Deep Learning Model to Predict In-hospital Mortality of Newborns during Congenital Heart Disease Surgery
Nasmin Jiwani1, Ketan Gupta1, Velliangiri Sarveshwaran2, Vinayakumar Ravi3, *
Identifiers and Pagination:Year: 2023
E-location ID: e187503622306220
Publisher ID: e187503622306220
Article History:Received Date: 03/03/2023
Revision Received Date: 05/06/2023
Acceptance Date: 07/06/2023
Electronic publication date: 25/07/2023
Collection year: 2023
open-access license: This is an open access article distributed under the terms of the Creative Commons Attribution 4.0 International Public License (CC-BY 4.0), a copy of which is available at: https://creativecommons.org/licenses/by/4.0/legalcode. This license permits unrestricted use, distribution, and reproduction in any medium, provided the original author and source are credited.
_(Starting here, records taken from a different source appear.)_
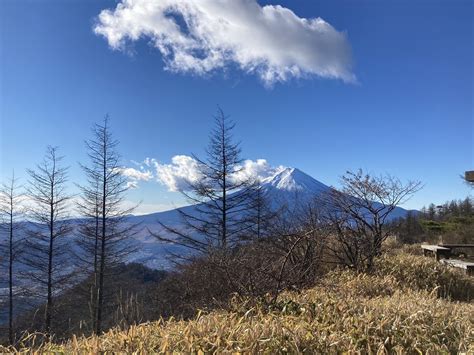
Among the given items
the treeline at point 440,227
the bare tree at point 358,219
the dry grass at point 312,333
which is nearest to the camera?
the dry grass at point 312,333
Many parents are concerned about the cost of saving their child's life. The operation's cost depends on the pathology's nature and the chosen clinic's class. The human body functions as a single system where each organ performs its function. The heart is the main organ of the circulatory system and is responsible for filling all the blood vessels in the body. Surgery in 72% of diseases gives a chance for a complete recovery of the child. Its success depends on timing.
In this paper, an AI-induced deep learning model has been proposed to predict in-hospital mortality of newborns in congenital heart disease surgery. If the structure of the heart chambers or large vessels is different from normal, this indicates a defect. Heart disease is a disease caused by changes in the structure of valves, septa or blood vessels. These defects can lead to poor blood circulation in the body and depending on the affected area. Almost all heart defects are curable, often with surgery. Modern medicine has many successful cases of surgical treatment of heart defects in adults and children.
The proposed model reached 68.41% of training accuracy and 84.83% of testing accuracy, 83.44% training false discovery rate and 85.18% testing false discovery rate, 78.48% training false omission rate and 84.72% testing false omission rate, 70.26% training Positive likelihood ratio and 82.40% of testing positive likelihood ratio and 80.15% of training negative likelihood ratio and 82.97% of testing negative likelihood ratio.
With the development of modern surgery, early correction of CHD is possible even in low birth weight and premature babies. During surgery, the heart and lungs are cut off from the bloodstream, during which it is enriched with oxygen, which is distributed throughout the body. If the case is complicated, additional surgery may be required over a period of several months to 1 year from the previous surgery.